(48) Menuju Misi

4.4K 278 36
                                    

Selamat malam ...
Waaah 2 bulan vakum dari update-an dunia orange. Mohon maaf kerjaan benar-benar sulit kasih celah buat jiwa-jiwa halu bercerita ini hidup.

Realitas bikin jiwa halu yang menyentuh ini luntur kawan, makanya buat update 1 part aja, selain susah cari senggang, susah banget juga dapet inspirasi.

Jadi maaf sekali kalau tidak mengena sama sekali...

* * * * *

Udara kota Bogor masih cukup menyengat kulit dengan hawa dinginnya pagi ini. Terlebih lagi pagi-pagi buta sekali mereka sudah bersiap kembali ke ibu kota. Mereka lebih tepatnya Deven dan Friden sengaja memilih pulang sepagi ini supaya jalanan masih lengang. Bahkan Airish masih tertidur pulas saat Friden menggendongnya ke dalam mobil.
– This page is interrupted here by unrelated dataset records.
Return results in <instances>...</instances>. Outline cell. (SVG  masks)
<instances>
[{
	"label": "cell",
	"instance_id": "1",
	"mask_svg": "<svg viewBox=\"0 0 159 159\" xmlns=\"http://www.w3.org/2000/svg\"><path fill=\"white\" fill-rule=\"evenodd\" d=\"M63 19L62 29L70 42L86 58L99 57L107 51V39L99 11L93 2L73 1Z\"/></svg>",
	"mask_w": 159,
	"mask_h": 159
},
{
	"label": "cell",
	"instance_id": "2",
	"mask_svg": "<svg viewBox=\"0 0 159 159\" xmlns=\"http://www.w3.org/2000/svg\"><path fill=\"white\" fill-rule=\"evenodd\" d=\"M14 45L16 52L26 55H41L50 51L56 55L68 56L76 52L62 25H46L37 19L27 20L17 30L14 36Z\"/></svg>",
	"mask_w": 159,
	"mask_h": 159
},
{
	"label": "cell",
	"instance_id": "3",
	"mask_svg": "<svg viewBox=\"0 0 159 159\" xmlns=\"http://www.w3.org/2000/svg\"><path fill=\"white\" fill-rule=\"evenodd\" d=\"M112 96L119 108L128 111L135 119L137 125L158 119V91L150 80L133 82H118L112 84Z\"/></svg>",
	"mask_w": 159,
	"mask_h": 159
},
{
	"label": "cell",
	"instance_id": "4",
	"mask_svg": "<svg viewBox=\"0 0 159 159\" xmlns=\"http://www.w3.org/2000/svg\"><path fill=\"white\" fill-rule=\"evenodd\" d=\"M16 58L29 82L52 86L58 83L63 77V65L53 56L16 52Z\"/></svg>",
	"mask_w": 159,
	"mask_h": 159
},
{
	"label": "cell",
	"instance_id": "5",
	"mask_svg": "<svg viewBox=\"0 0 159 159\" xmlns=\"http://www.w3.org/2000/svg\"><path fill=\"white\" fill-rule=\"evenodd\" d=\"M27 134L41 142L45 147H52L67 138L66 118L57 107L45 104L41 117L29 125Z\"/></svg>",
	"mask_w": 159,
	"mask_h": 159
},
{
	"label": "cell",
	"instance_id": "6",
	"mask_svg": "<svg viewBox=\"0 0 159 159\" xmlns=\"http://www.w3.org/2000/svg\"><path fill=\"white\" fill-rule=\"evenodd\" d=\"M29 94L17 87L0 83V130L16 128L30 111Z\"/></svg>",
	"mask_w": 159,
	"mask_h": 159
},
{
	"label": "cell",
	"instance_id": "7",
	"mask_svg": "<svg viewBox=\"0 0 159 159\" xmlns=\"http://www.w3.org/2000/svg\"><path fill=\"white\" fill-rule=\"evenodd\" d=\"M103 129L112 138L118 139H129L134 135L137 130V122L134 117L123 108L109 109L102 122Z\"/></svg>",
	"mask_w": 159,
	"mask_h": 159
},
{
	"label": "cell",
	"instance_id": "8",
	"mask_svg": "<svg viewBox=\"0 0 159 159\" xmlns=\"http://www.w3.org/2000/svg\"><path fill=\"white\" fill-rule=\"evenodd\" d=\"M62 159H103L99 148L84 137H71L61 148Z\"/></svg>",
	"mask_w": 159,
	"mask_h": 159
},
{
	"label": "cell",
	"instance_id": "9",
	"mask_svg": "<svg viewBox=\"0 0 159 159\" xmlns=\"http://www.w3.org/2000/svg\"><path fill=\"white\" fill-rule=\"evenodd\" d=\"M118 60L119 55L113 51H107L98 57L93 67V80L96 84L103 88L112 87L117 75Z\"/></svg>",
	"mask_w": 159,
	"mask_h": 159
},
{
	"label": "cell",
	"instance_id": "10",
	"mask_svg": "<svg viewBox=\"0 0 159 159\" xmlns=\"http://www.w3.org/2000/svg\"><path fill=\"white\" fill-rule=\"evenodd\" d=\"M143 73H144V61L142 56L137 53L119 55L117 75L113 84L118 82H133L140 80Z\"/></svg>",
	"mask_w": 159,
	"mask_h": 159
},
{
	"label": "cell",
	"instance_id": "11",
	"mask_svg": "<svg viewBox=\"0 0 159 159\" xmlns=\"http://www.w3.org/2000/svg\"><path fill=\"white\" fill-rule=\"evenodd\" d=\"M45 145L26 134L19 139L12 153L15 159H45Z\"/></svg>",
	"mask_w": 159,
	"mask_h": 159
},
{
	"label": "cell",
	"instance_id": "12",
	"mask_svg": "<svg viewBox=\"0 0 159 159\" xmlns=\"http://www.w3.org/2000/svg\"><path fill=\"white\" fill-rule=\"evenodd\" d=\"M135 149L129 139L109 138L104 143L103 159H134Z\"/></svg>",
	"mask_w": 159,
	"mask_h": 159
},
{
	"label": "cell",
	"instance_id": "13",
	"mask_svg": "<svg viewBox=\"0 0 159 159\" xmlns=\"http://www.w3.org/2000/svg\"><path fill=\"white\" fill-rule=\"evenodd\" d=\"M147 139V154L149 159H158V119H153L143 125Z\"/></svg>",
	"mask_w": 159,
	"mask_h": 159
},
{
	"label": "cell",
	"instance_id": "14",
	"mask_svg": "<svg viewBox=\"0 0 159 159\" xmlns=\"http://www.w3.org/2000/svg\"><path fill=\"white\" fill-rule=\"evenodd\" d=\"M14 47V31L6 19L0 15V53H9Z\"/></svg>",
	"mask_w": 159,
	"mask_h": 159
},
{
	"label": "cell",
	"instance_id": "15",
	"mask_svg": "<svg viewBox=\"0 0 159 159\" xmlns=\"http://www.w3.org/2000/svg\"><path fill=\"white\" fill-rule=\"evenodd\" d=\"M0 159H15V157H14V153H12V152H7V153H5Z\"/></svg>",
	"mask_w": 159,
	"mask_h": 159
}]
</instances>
Kali ini jiwa baik dalam diri Deven sedang berfungsi, dengan sukarela menyuruh Friden dan Nashwa duduk di bangku tengah. "Udah siap neth?" tanya Deven memastikan Anneth sudah selesai memasang seat beltnya. Setelah mendapat anggukan dari Anneth Deven mulai melajukan mobilnya menerobos jalanan kota bogor yang masih lengang.

"Kamu nanti langsung ke butik ?" tanya Deven melirik ke arah Anneth.

"Nggak deh kayaknya, Anneth mau ke kampus urus administrasi buat sidang skripsi" jawabnya, dianggukin oleh Deven. "Kamu langsung ke rumah sakit kak?" tanya Anneth.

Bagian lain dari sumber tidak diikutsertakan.